▶ **REQUIRED WORK**: What do the lines from the one containing "What is the measured extent" through the end of the entries say? Quote them exactly, and only them.

--- EXTRACTED DATA ---

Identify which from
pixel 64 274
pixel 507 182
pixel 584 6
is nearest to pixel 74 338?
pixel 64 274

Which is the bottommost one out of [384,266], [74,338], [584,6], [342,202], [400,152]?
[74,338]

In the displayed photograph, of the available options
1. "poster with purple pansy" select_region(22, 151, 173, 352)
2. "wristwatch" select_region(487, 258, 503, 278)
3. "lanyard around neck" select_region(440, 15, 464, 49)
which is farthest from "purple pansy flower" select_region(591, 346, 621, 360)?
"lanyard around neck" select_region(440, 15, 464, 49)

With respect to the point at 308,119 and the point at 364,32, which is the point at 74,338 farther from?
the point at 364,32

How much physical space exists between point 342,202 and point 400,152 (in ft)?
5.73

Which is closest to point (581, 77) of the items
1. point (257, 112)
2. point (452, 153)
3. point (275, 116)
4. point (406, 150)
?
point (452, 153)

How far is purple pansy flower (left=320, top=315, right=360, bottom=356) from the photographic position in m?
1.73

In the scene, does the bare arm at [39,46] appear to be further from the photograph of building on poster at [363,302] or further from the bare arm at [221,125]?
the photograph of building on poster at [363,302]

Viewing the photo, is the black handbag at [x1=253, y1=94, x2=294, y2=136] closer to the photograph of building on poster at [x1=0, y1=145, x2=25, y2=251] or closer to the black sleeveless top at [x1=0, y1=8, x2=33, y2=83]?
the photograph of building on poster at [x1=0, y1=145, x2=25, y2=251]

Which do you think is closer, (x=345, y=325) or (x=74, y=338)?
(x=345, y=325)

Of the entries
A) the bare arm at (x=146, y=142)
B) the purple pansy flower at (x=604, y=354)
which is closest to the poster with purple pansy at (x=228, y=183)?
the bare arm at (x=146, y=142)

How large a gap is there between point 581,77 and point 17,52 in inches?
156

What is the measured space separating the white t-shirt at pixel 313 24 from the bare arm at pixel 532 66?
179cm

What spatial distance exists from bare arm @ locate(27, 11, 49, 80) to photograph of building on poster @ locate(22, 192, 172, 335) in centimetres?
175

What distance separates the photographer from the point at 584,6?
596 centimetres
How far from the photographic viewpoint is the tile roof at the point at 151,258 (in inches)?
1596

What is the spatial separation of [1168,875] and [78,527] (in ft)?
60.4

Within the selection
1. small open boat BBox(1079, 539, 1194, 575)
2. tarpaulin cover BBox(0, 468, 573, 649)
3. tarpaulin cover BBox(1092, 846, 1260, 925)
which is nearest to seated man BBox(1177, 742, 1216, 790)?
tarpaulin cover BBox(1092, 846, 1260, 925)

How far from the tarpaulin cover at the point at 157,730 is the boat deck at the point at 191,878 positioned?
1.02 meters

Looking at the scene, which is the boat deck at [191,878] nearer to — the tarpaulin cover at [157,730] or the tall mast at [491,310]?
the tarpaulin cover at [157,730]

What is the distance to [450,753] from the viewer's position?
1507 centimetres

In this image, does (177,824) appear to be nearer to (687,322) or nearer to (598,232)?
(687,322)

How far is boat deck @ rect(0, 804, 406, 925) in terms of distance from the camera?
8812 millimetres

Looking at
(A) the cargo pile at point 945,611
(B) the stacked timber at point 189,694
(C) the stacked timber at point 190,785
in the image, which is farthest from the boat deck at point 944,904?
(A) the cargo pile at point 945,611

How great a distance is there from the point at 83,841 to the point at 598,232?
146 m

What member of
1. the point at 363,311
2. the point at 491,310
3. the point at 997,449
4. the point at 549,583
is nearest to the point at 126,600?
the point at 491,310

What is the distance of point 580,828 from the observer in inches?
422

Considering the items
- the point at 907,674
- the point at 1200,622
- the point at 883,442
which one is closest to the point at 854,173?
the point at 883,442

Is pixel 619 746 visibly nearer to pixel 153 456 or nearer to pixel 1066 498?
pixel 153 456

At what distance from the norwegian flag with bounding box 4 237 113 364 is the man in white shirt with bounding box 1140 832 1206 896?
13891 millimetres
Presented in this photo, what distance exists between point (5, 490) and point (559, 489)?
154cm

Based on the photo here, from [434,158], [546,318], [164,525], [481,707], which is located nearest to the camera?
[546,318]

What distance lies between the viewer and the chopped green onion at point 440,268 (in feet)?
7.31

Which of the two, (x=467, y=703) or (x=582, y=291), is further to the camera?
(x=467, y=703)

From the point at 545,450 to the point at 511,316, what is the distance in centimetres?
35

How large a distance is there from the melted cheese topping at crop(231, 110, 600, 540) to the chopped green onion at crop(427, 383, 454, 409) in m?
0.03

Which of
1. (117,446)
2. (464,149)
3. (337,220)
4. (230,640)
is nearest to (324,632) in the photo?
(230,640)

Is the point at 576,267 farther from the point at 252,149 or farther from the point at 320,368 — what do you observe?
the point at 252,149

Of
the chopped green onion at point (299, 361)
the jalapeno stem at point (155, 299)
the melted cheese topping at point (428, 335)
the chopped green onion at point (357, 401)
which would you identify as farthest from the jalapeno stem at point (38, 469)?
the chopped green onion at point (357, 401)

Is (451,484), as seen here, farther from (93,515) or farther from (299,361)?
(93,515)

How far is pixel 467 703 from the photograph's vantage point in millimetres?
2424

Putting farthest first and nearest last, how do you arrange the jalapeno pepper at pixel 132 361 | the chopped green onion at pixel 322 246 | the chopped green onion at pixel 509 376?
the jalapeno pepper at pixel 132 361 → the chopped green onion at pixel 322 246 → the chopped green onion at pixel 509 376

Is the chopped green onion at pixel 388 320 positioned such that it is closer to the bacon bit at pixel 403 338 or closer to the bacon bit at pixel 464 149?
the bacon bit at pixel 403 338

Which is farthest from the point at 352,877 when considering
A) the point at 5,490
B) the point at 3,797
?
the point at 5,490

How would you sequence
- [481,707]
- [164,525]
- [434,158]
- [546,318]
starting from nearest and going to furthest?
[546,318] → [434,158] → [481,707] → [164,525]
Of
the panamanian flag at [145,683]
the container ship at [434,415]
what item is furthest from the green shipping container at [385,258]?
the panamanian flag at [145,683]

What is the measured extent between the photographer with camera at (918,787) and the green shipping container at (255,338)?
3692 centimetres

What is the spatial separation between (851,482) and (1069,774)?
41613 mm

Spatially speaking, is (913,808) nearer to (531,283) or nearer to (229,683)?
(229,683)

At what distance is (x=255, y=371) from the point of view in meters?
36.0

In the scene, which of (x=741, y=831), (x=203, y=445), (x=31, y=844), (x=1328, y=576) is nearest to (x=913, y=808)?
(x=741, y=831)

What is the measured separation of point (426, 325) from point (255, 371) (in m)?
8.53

---

▶ **ANSWER TO THIS TASK**:
What is the measured extent between the photographer with camera at (918,787) and the green shipping container at (255,338)?
3692 centimetres

What is the spatial separation between (851,482) and (1069,774)?
41613 mm

Spatially speaking, is (913,808) nearer to (531,283) or nearer to (229,683)?
(229,683)

At what distance is (x=255, y=371) from the point of view in meters?
36.0

In the scene, which of (x=741, y=831), (x=203, y=445), (x=31, y=844), (x=1328, y=576) is nearest to (x=913, y=808)?
(x=741, y=831)

What is the measured separation of point (426, 325) from point (255, 371) (in m)?
8.53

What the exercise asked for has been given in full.